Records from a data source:
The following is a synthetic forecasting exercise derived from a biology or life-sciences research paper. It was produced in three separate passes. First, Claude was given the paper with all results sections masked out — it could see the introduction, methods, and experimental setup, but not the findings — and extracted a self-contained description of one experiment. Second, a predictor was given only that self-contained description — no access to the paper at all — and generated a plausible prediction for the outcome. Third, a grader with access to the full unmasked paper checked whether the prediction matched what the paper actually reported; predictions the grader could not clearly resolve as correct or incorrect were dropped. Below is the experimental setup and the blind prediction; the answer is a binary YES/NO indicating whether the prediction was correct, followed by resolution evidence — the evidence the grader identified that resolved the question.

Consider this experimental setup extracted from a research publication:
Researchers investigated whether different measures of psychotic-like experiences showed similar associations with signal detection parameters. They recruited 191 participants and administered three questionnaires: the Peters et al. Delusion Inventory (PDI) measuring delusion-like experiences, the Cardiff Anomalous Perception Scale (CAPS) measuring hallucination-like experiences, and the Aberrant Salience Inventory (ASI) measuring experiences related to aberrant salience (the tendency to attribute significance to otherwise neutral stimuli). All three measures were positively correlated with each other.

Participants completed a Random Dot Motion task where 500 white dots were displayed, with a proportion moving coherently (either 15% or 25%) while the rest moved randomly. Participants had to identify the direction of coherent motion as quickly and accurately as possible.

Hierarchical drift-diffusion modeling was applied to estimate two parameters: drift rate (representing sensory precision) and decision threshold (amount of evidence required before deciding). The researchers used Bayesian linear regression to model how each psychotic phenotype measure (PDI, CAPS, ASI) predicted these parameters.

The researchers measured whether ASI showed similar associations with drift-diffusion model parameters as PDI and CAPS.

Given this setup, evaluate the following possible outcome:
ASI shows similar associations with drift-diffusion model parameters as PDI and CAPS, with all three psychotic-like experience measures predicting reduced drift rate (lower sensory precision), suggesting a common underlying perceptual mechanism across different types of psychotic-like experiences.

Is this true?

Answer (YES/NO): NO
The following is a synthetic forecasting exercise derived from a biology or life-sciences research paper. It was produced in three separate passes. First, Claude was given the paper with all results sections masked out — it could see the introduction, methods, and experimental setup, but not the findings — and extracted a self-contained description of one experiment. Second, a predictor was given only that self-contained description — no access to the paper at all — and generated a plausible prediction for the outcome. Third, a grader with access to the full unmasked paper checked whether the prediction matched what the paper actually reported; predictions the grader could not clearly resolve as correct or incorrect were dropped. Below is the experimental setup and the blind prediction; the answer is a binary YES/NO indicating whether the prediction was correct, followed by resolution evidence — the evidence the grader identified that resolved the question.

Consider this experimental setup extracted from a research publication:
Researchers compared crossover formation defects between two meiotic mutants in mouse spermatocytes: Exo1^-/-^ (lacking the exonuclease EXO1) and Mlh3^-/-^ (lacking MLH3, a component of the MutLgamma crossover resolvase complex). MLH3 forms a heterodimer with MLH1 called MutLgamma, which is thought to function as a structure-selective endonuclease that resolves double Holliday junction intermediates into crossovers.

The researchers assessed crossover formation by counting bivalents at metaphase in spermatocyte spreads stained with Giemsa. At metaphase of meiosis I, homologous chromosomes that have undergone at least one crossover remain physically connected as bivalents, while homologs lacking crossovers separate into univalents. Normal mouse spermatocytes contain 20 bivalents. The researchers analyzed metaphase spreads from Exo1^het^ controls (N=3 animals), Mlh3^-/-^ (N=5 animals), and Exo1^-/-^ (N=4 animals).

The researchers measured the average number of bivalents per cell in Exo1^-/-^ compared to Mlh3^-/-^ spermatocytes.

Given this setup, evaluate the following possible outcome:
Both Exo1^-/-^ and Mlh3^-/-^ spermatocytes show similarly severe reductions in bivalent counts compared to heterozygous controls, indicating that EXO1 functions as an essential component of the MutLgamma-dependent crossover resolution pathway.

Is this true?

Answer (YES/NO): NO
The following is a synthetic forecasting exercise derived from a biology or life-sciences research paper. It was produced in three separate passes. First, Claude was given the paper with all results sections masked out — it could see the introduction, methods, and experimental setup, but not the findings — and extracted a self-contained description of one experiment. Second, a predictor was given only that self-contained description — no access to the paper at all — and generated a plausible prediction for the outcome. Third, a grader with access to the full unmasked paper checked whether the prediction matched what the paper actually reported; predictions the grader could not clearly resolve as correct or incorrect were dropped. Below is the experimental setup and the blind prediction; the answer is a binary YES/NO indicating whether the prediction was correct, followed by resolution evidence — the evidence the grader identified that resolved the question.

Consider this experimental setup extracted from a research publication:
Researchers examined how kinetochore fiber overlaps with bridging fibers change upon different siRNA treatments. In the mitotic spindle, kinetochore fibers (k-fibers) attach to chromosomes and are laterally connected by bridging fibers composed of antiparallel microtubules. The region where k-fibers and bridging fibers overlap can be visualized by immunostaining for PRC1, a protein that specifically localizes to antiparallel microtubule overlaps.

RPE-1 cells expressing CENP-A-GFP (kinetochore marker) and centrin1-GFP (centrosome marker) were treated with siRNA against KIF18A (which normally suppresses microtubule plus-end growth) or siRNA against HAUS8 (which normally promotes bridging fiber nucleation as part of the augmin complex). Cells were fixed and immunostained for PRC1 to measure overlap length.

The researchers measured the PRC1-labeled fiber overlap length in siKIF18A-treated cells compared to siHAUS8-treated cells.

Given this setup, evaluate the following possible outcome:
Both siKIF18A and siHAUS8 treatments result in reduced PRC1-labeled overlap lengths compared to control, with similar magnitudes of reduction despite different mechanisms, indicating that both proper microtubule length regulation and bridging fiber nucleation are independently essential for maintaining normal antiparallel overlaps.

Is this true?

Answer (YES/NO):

_Your objective:_ Show every line above in which the word "each" appears.

_Task solution:_
Researchers investigated whether different measures of psychotic-like experiences showed similar associations with signal detection parameters. They recruited 191 participants and administered three questionnaires: the Peters et al. Delusion Inventory (PDI) measuring delusion-like experiences, the Cardiff Anomalous Perception Scale (CAPS) measuring hallucination-like experiences, and the Aberrant Salience Inventory (ASI) measuring experiences related to aberrant salience (the tendency to attribute significance to otherwise neutral stimuli). All three measures were positively correlated with each other.
Hierarchical drift-diffusion modeling was applied to estimate two parameters: drift rate (representing sensory precision) and decision threshold (amount of evidence required before deciding). The researchers used Bayesian linear regression to model how each psychotic phenotype measure (PDI, CAPS, ASI) predicted these parameters.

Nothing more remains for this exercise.